START RAW DATA

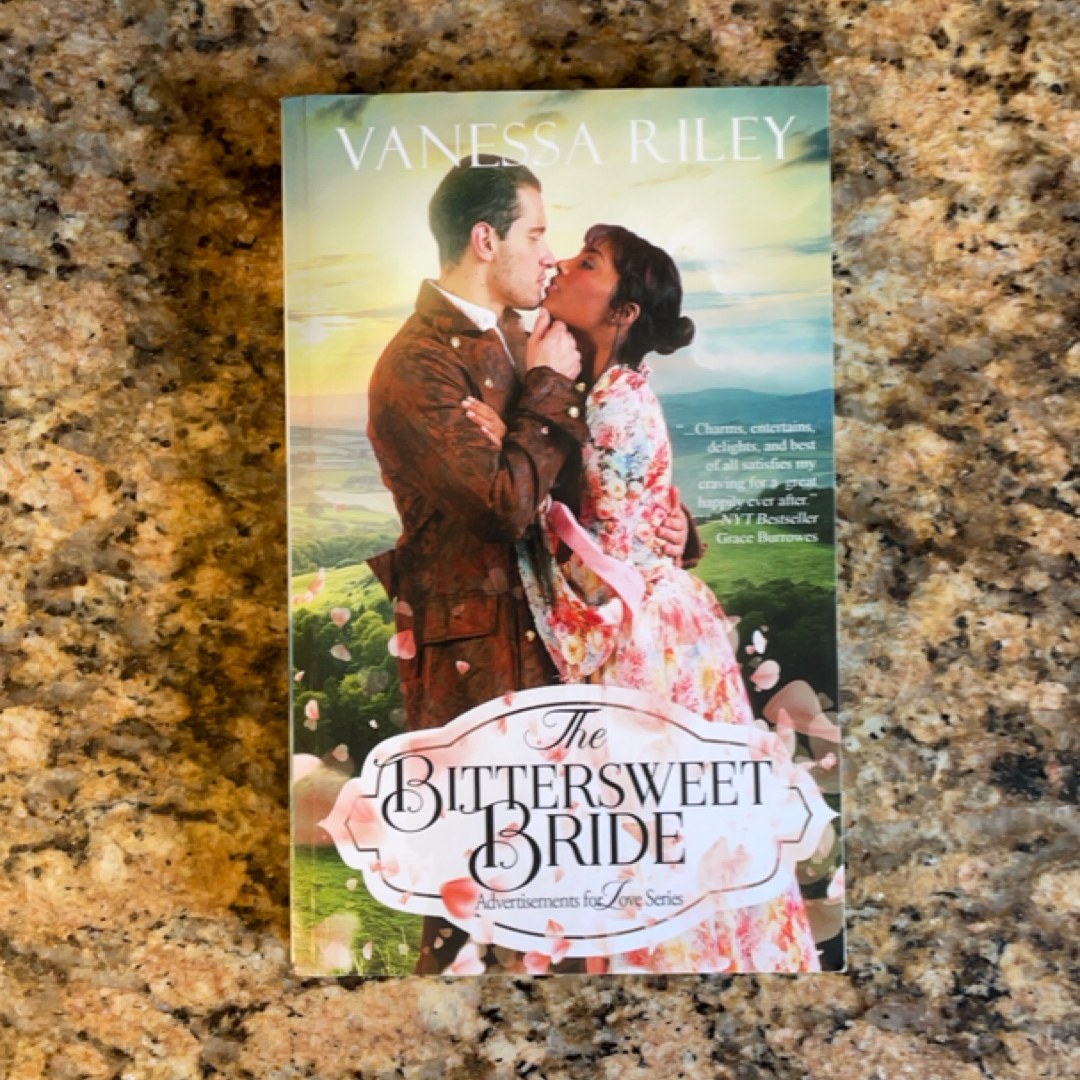 The Bittersweet Bride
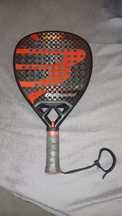 Raquete Bullpadel Vertex 04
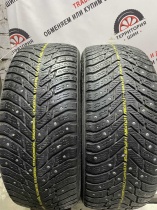 Nokian Tyres Hakkapeliitta 8 R16 205/55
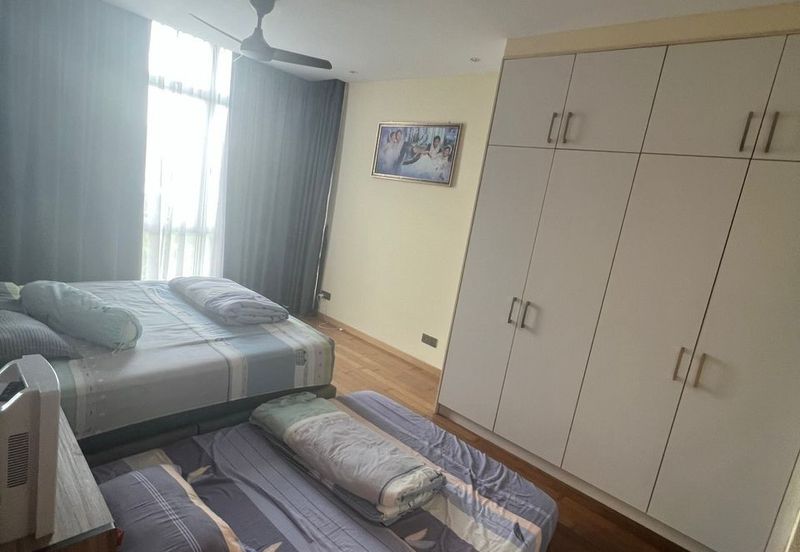 The Seed @ Sutera Utama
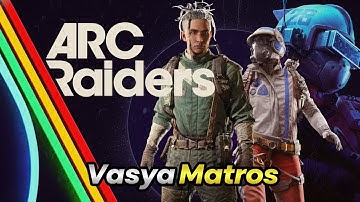 УБИЙЦА ТАРКОВА ВЫШЕЛ! Теперь окончательно! Знакомство с ARC RAIDERS
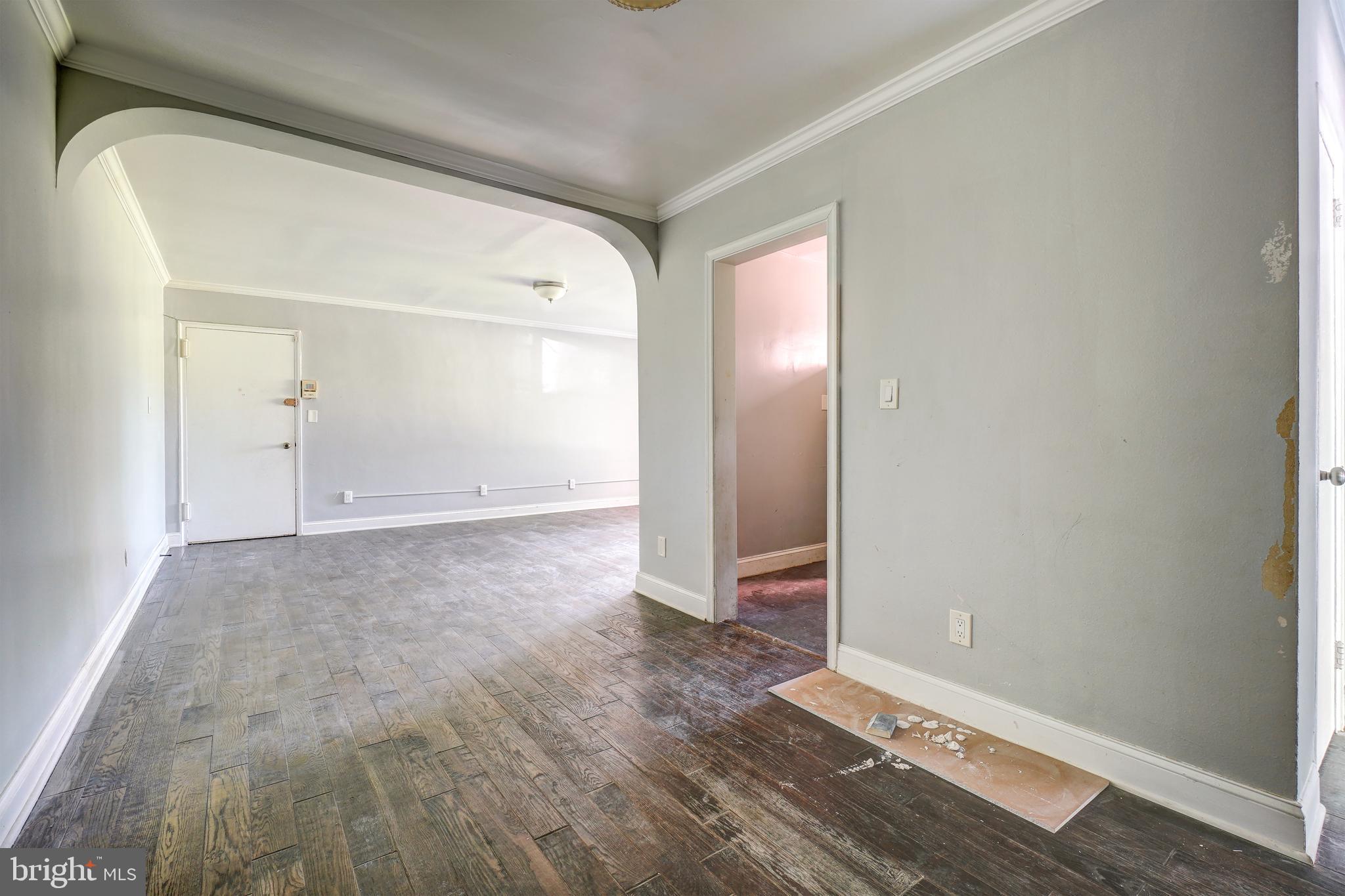 510 Ridge Road Southeast, Unit 201 Washington, DC 20019 - Photo 13 of 31 Gallery Image 13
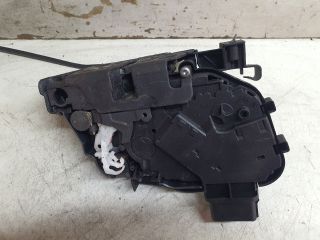 bontott VOLVO V70 Jobb első Ajtózár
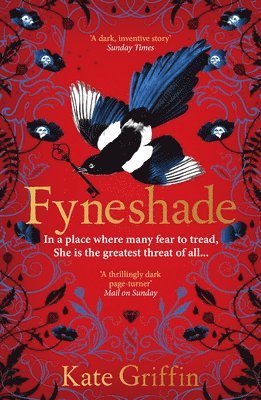 Kate Griffin - Fyneshade, Häftad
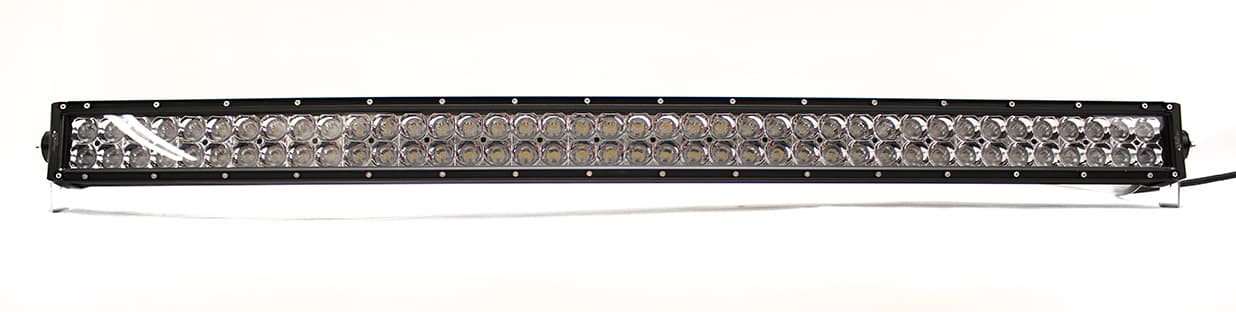 Race Sport 41.5in ECO-LIGHT LED Light Bars w/ 3D Reflector Optics & High Performance Diodes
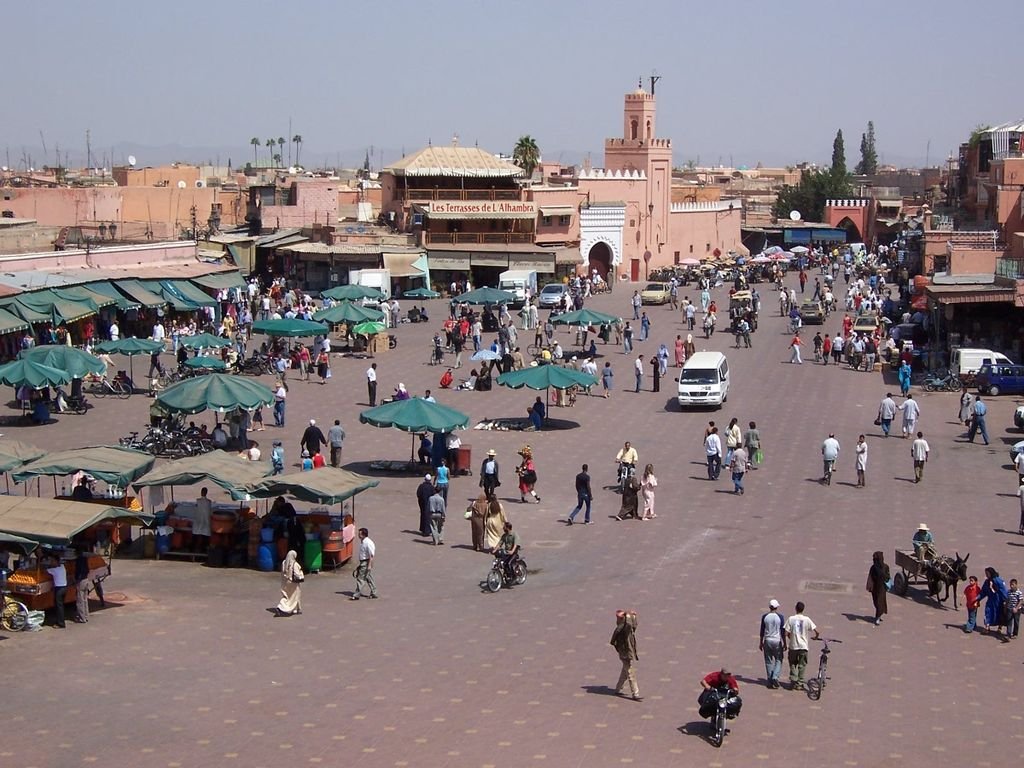 Trek 13 jours sur la côte atlantique : d’Agadir à Essaouira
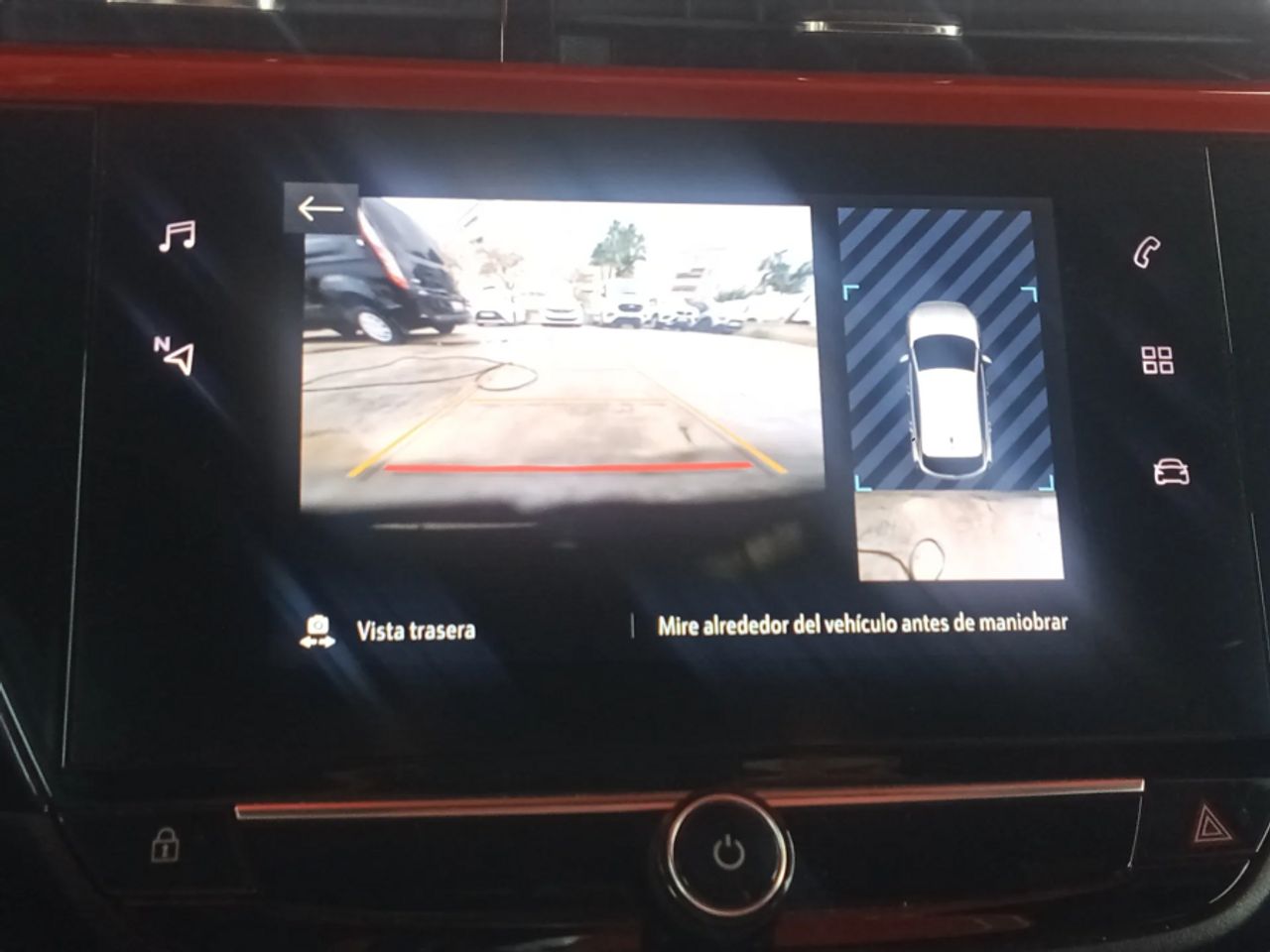 Opel Corsa 1.2T XHT 96kW 130CV GS Auto - foto 15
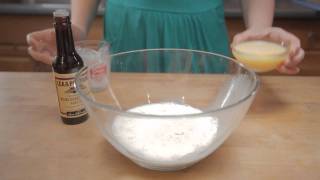 How to Make Fried Pickles [upl. by Liakim]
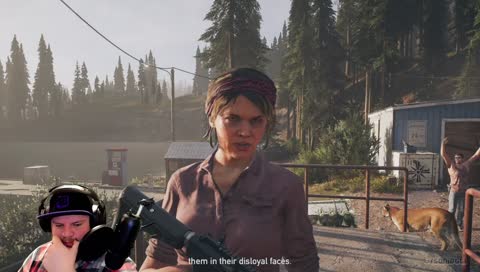 [1st Time] [!finish] This game is therapy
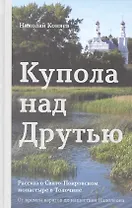 Купола над друтью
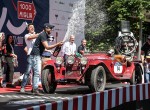 Κυριάρχησε η Alfa Romeo στο Mille Miglia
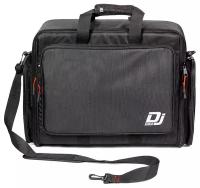 DJ Bag DJB V сумка для виниловых проигрывателей с плечевым ремнем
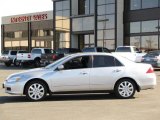 2007 Honda Accord SE V6 Sedan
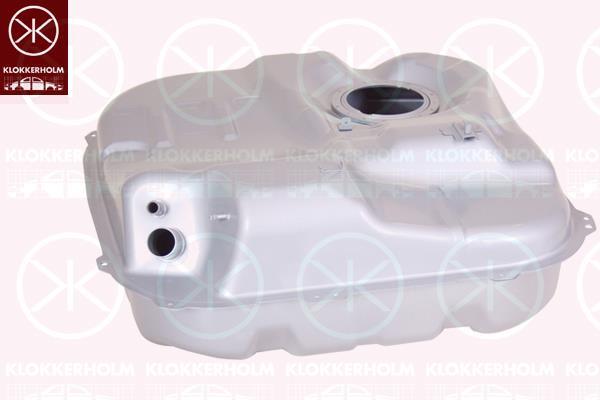 Klokkerholm 3135007 Tank assy fuel 3135007: Buy near me in Poland at 2407.PL - Good price!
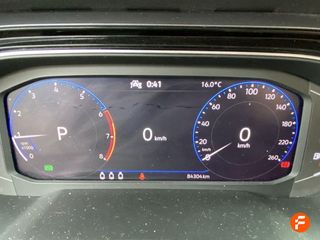 Volkswagen Polo Life 1.0 TSI 81kW (110CV) DSG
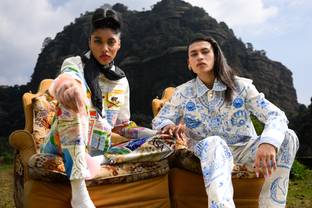 La firma francesa Casablanca llega a México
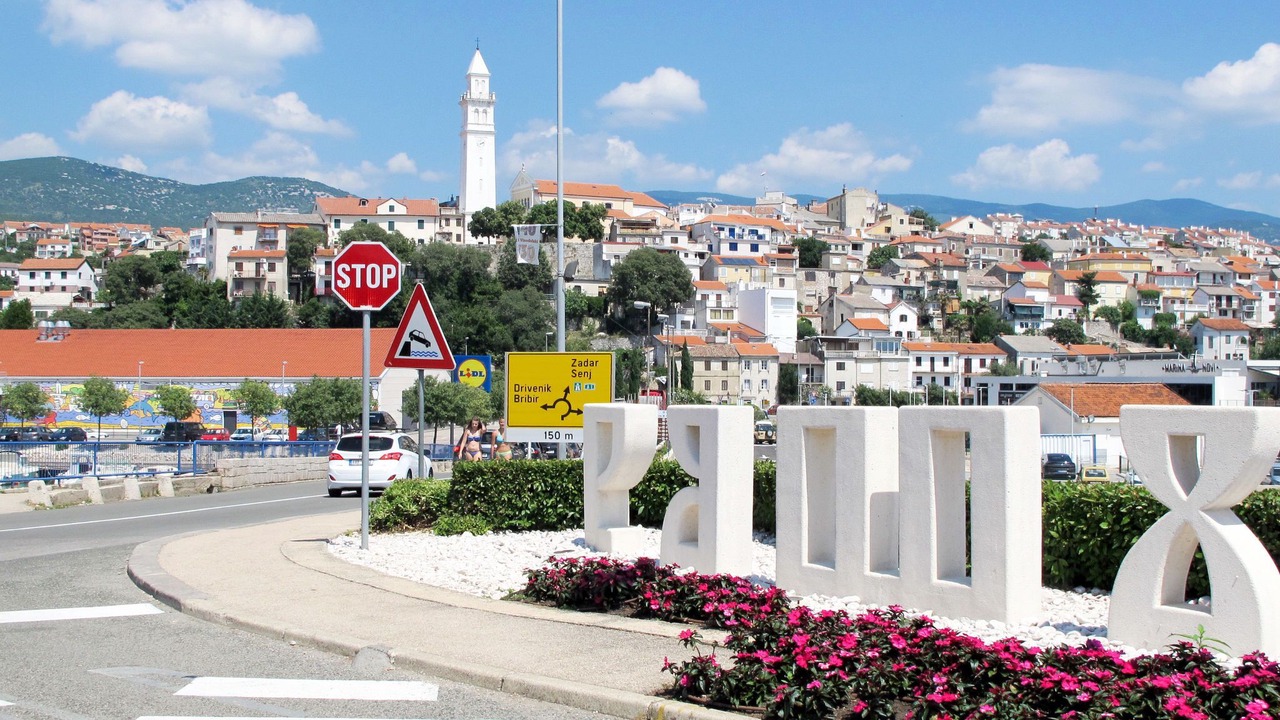 Photo of Outdoor in Novi Vinodolski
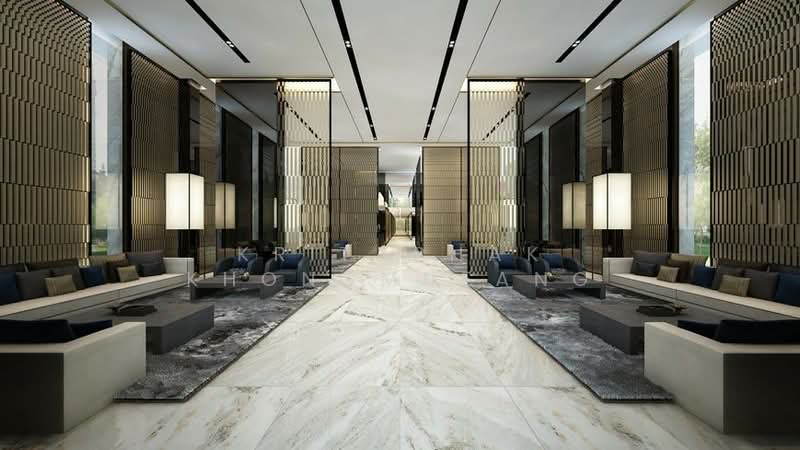 The XXXIX By Sansiri, Bangkok, 300 Soi Sukhumvit 39, Khlong Tan Nua, Watthana, Bangkok, 1 Bedroom, 55 sqm, Condo For Sale, by Kritaphak Khongmueang, 500328019 - DDproperty.com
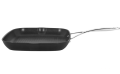 Demeyere Alu Pro 5 Patelni grillowa Prostokątny - 1295500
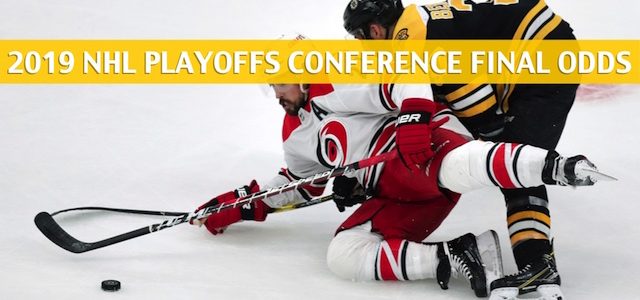 Boston Bruins vs Carolina Hurricanes Predictions, Picks, Odds, Betting Preview – NHL Playoffs Eastern Conference Finals Game 4 – May 16 2019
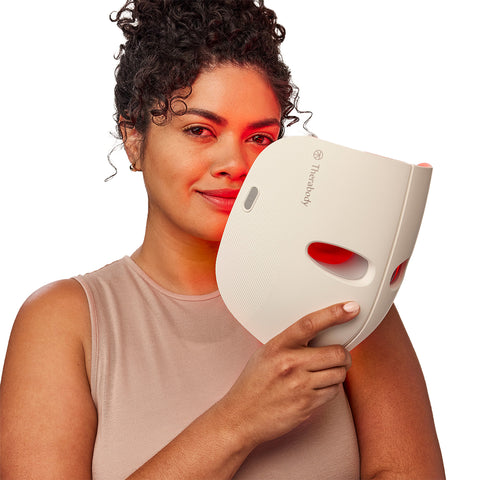 Theraface Mask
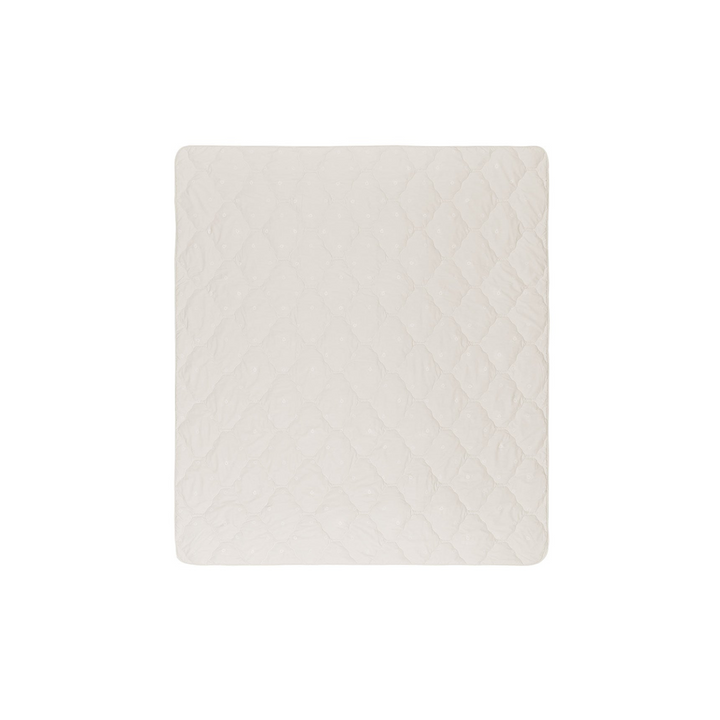Vilnawashed Quilt, Wool Filling, Winter, 400 g/m², 200x220 cm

END RAW DATA

--- REQUIRED ACTION ---
Copy every line of the records above word for word and in the same order, leaving out the pictures.

--- OUTPUT OF THE TASK ---
 The Bittersweet Bride
 Raquete Bullpadel Vertex 04
 Nokian Tyres Hakkapeliitta 8 R16 205/55
 The Seed @ Sutera Utama
 УБИЙЦА ТАРКОВА ВЫШЕЛ! Теперь окончательно! Знакомство с ARC RAIDERS
 510 Ridge Road Southeast, Unit 201 Washington, DC 20019 - Photo 13 of 31 Gallery Image 13
 bontott VOLVO V70 Jobb első Ajtózár
 Kate Griffin - Fyneshade, Häftad
 Race Sport 41.5in ECO-LIGHT LED Light Bars w/ 3D Reflector Optics & High Performance Diodes
 Trek 13 jours sur la côte atlantique : d’Agadir à Essaouira
 Opel Corsa 1.2T XHT 96kW 130CV GS Auto - foto 15
 How to Make Fried Pickles [upl. by Liakim]
 [1st Time] [!finish] This game is therapy
 Купола над друтью
 Κυριάρχησε η Alfa Romeo στο Mille Miglia
 DJ Bag DJB V сумка для виниловых проигрывателей с плечевым ремнем
 2007 Honda Accord SE V6 Sedan
 Klokkerholm 3135007 Tank assy fuel 3135007: Buy near me in Poland at 2407.PL - Good price!
 Volkswagen Polo Life 1.0 TSI 81kW (110CV) DSG
 La firma francesa Casablanca llega a México
 Photo of Outdoor in Novi Vinodolski
 The XXXIX By Sansiri, Bangkok, 300 Soi Sukhumvit 39, Khlong Tan Nua, Watthana, Bangkok, 1 Bedroom, 55 sqm, Condo For Sale, by Kritaphak Khongmueang, 500328019 - DDproperty.com
 Demeyere Alu Pro 5 Patelni grillowa Prostokątny - 1295500
 Boston Bruins vs Carolina Hurricanes Predictions, Picks, Odds, Betting Preview – NHL Playoffs Eastern Conference Finals Game 4 – May 16 2019
 Theraface Mask
Vilnawashed Quilt, Wool Filling, Winter, 400 g/m², 200x220 cm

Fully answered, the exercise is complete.